Красный шарф, привязанный к пруту балконной решетки, развевался на ветру.
Взгляд Поля Лабра упал на закрытое окно, и на губах его мелькнула печальная улыбка.
– Изоль! – прошептал он. – Всего лишь одно имя! Я увидел ее издали и сразу же был очарован. Она останется в моем сердце, пока оно бьется!
Он поднял руку к губам, как будто хотел послать воздушный поцелуй.
Но рука тут же опустилась. Он заметил красный шарф, развевающийся, как флаг, на балконе третьего этажа.
Слабое любопытство промелькнуло в его взоре.
– Вот уже третий раз, как я вижу этот шарф. Может быть, это сигнал? – прошептал он в недоумении.
Взгляд его оживился, но всего лишь на какое-то мгновение, и Поль Лабр сказал:
– Теперь мне все равно!
Поль Лабр тяжело вздохнул, и его взгляд последний раз упал на закрытое жалюзи. Там, за этим окном, была его мечта. Он прикрыл ставни, и в его мансарде воцарилась ночь. Поль зажег на комоде лампу и сел за секретер. Нет, он не был поэтом, он не писал стихи. Лежавший перед ним лист бумаги был весь исписан ровным убористым почерком.
– Изоль! – повторил он, завороженный мелодичным звучанием этого имени. – Счастливая, с восхитительной улыбкой! Заметила ли она, как я останавливался, когда она шла мимо? Она должна быть доброй, доброй, как ангел, я уверен в этом. Если бы нам удалось сохранить хотя бы те крохи состояния, которое нажил отец, я смог бы подойти к ней. Если бы я был бедняком, она бы подала мне милостыню… Все, что ни делается, к лучшему. Если бы только моя рука коснулась ее руки, у меня бы не хватило смелости умереть!
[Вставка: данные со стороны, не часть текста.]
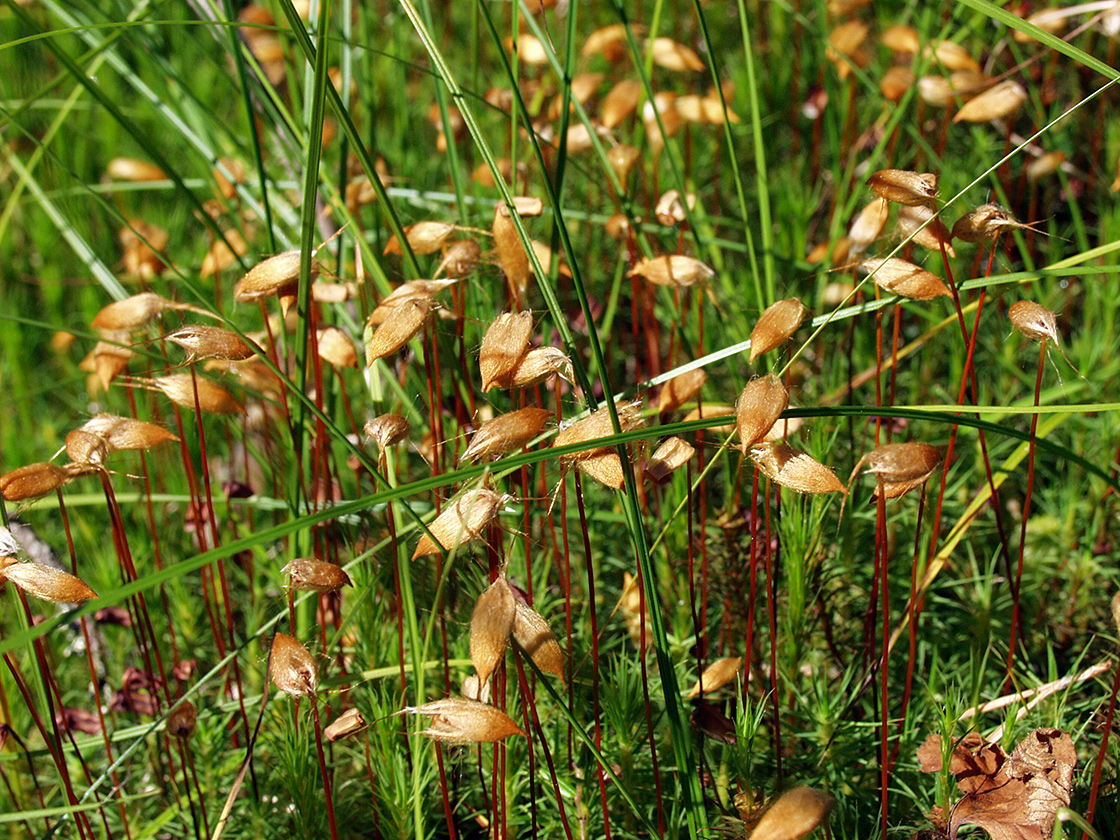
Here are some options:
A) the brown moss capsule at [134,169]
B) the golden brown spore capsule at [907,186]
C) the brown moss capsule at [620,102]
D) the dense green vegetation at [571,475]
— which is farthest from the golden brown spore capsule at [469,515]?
the brown moss capsule at [134,169]

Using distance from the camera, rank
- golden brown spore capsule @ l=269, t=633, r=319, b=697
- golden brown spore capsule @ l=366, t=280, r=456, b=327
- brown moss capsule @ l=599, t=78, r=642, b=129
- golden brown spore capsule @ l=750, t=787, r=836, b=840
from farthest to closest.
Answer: brown moss capsule @ l=599, t=78, r=642, b=129
golden brown spore capsule @ l=366, t=280, r=456, b=327
golden brown spore capsule @ l=269, t=633, r=319, b=697
golden brown spore capsule @ l=750, t=787, r=836, b=840

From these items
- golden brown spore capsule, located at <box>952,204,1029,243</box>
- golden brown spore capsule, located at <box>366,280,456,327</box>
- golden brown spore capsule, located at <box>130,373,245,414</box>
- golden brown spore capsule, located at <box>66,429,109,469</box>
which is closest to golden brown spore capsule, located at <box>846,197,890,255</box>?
golden brown spore capsule, located at <box>952,204,1029,243</box>

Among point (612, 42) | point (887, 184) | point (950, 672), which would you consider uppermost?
point (612, 42)

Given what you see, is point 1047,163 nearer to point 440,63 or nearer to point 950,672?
point 950,672

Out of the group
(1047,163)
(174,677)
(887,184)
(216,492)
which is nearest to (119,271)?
(216,492)

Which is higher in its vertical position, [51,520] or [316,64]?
[316,64]

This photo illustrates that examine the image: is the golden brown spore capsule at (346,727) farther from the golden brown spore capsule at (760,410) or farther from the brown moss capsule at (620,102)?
the brown moss capsule at (620,102)

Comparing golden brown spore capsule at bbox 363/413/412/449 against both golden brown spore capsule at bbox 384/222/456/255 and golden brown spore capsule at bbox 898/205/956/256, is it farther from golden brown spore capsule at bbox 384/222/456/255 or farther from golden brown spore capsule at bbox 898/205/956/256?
golden brown spore capsule at bbox 898/205/956/256
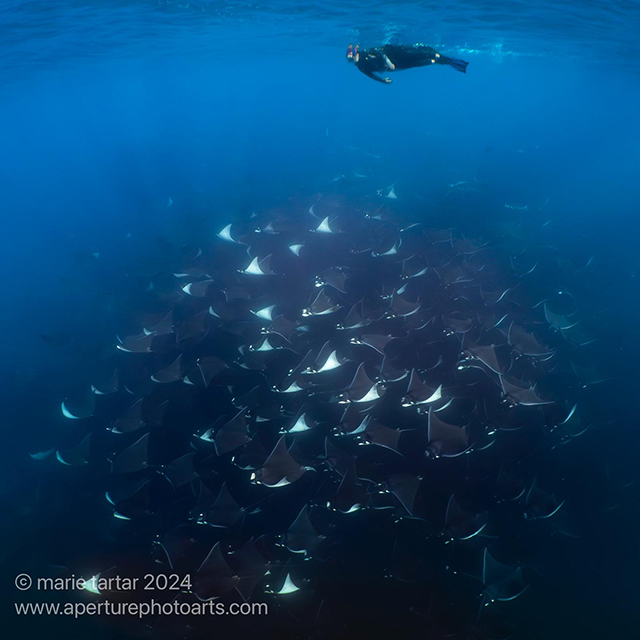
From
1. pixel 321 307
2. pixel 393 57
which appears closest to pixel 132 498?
pixel 321 307

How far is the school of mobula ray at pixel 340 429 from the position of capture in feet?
16.2

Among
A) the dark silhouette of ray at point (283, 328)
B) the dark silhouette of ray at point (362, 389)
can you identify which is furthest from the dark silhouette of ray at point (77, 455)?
the dark silhouette of ray at point (362, 389)

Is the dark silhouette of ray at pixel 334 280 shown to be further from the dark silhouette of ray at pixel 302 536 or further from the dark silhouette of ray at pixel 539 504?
the dark silhouette of ray at pixel 539 504

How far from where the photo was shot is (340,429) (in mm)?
5527

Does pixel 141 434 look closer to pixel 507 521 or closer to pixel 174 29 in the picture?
pixel 507 521

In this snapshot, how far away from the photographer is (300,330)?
271 inches

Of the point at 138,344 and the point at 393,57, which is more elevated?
the point at 393,57

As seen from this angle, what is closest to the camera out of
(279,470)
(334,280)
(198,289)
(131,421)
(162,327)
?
(279,470)

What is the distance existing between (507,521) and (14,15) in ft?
74.3

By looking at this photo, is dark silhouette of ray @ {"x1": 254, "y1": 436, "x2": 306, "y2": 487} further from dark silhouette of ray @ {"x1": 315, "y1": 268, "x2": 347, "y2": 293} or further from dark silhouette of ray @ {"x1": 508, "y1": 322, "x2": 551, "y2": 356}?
dark silhouette of ray @ {"x1": 508, "y1": 322, "x2": 551, "y2": 356}

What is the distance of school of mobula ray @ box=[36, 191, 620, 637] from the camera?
4941mm

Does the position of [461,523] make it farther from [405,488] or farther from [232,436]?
[232,436]

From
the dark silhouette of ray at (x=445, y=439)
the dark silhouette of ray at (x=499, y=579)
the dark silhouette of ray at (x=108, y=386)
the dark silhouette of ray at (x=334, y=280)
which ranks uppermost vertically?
the dark silhouette of ray at (x=334, y=280)

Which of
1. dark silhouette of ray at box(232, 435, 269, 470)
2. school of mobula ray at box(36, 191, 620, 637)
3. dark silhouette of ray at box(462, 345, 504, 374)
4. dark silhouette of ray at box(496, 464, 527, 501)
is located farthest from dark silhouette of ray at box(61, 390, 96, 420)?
dark silhouette of ray at box(496, 464, 527, 501)
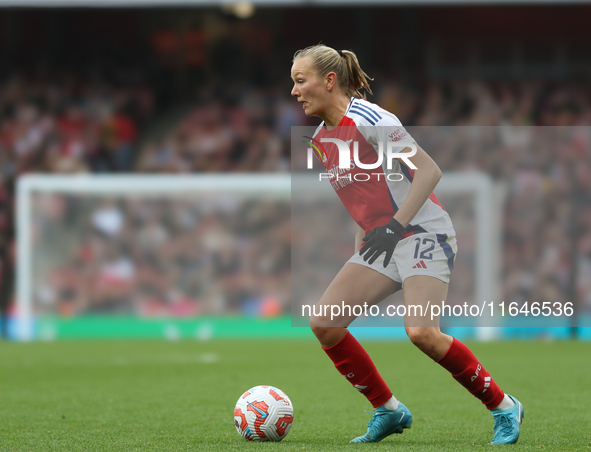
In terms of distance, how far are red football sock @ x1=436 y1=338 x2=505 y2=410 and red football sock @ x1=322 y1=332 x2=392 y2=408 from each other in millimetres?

С нижних этажей доносилось фальшивое пение с преобладанием эльзасского и марсельского акцентов: Пели хором. В кабинетах уже ужинали. Кто-то то и дело выкрикивал крепкие овернские выражения, сдобренные резким «эр». Затем три раза постучали в правую от входа в комнату Поля перегородку и приятный женский голос громко крикнул:
– Месье Поль, прошу вас, суп уже подан! Ваша порция на тихом огне. Месье Бадуа пришел.
В этот момент Поль Лабр макал как раз свое перо в чернила.
– Я сыт, добрейшая мадам Сула, – ответил он. – Ужинайте без меня.
– Нет, так не пойдет! – серьезно заметил месье Бадуа. – Я начинаю беспокоиться за нашего херувима. Держу пари, он заболел.
– Господин Поль, – сказала мадам Сула, – соберитесь с силами! Вы же знаете, что аппетит приходит вовремя еды.
Но перо Поля бежало уже по бумаге.
Мы назвали перегородкой стену, которая отделяла Поля Лабра от его собеседников. И на самом деле это была тонкая кирпичная перегородка, поставленная в момент перепланировки третьего этажа. Она перегораживала правую часть комнаты в том месте, где кончался изгиб наружной стены.
Противоположная стена была значительно массивнее, такая же широкая, как вся каменная кладка угловой башни.
Но, несмотря на это, в тот момент, когда Поль Лабр опять начал писать, знакомый уже нам глухой шум снова проник в его комнату. Он уже один раз оторвал Поля от работы.
Казалось, что кто-то делал подкоп под толстой стеной башни.
Перо Поля застыло в нерешительности. Он прислушался. И прошептал опять:
– Теперь мне все равно. И принялся за работу.
В комнате мадам Сула собравшиеся за столом спокойно беседовали. Говорили о Поле, то и дело повторялось его имя. Но он уже ничего не слышал. Его перо бежало по бумаге, оставляя на ней продолжение длинного письма.
А писал он следующее:
«…я, наконец, решаюсь на страшное признание. Я могу его сделать только теперь, когда настал мой последний час. Месье Шарль, к которому меня определил на работу месье Лекок, на самом деле был месье В… Я этого не знал.
У тебя добрая душа, Жан, и ты не станешь обвинять нашу мать в плохих намерениях из-за того, что она сама просила месье Лекока помочь мне. Я тебе уже о нем говорил и расскажу еще.
Она же старалась ради меня, мама меня очень любила.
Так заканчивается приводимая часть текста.